Danke für eure Hilfe
ziriander


----------



## -LizZard- (12. Juli 2006)

Hi,

die Lösung des Rätsels heißt Iframe!

MfG
LizZard


----------



## schutzgeist (12. Juli 2006)

Sicher, dass sich die Seite nicht neu aufbaut?

Beim Wechsel von technische Daten zu Details hüpft z.B. die 'Focus Know-how' Grafik...
Meiner Meinung nach sind das alles einzelne Seiten...
Lasse mich aber auch gern eines besseren belehren


----------



## -LizZard- (12. Juli 2006)

Hi,

er meint die kleinen Thumbs unter "Details" die alle in einem Iframe öffnen.


----------



## Maik (12. Juli 2006)

Alternativ zum iframe-Element lässt sich eine Photo-Gallerie auch mit CSS realisieren -> stu nicholls | CSS PLaY | active photograph gallery.


----------



## ziriander (12. Juli 2006)

Wie ist denn das mit der Browserkompatiblität bei iFrames ?  

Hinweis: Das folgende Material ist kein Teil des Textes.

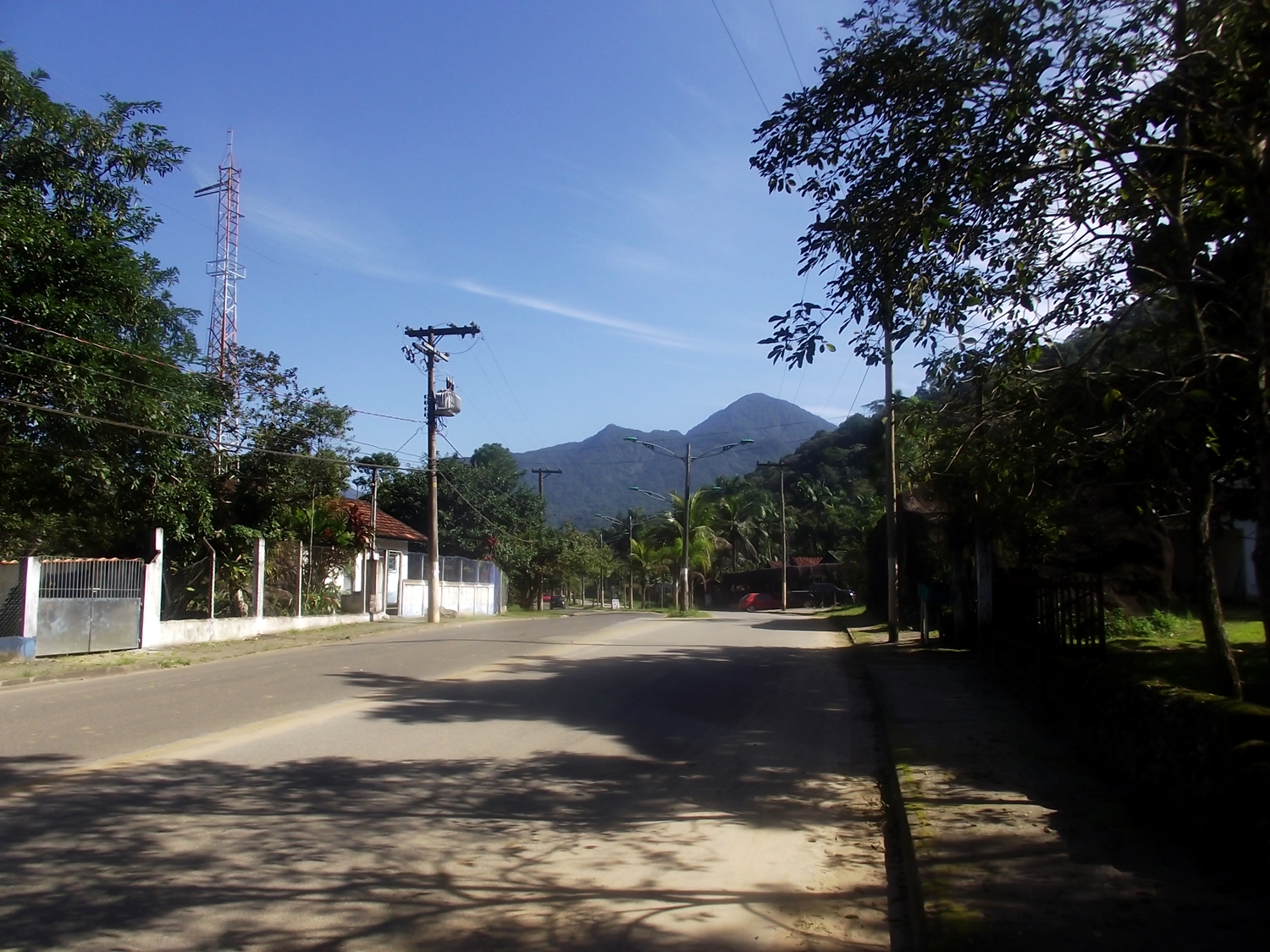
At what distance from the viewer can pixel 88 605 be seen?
20641mm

Die CSS Variante gefällt mir auch sehr gut, aber bei beiden ist mir nicht klar wie es gemacht wird. wo finde ich denn da gut verständliche Anleitungen ?


----------



## Maik (13. Juli 2006)

Das iframe-Element wird von allen modernen Browsern unterstützt.

Wie sich ein iFrame in ein Dokument einbauen lässt, kannst du hier nachlesen: SELFHTML: HTML/XHTML / Frames / Eingebettete Frames.

Bei Stu Nicholls' CSS-Photo-Gallerie wirst du wohl den Quelltext studieren und ggfs. mit ihm etwas experimentieren müssen.


----------



## ziriander (14. Juli 2006)

Na dann werde ich mich mal drann machen. Danke für die Tipps


----------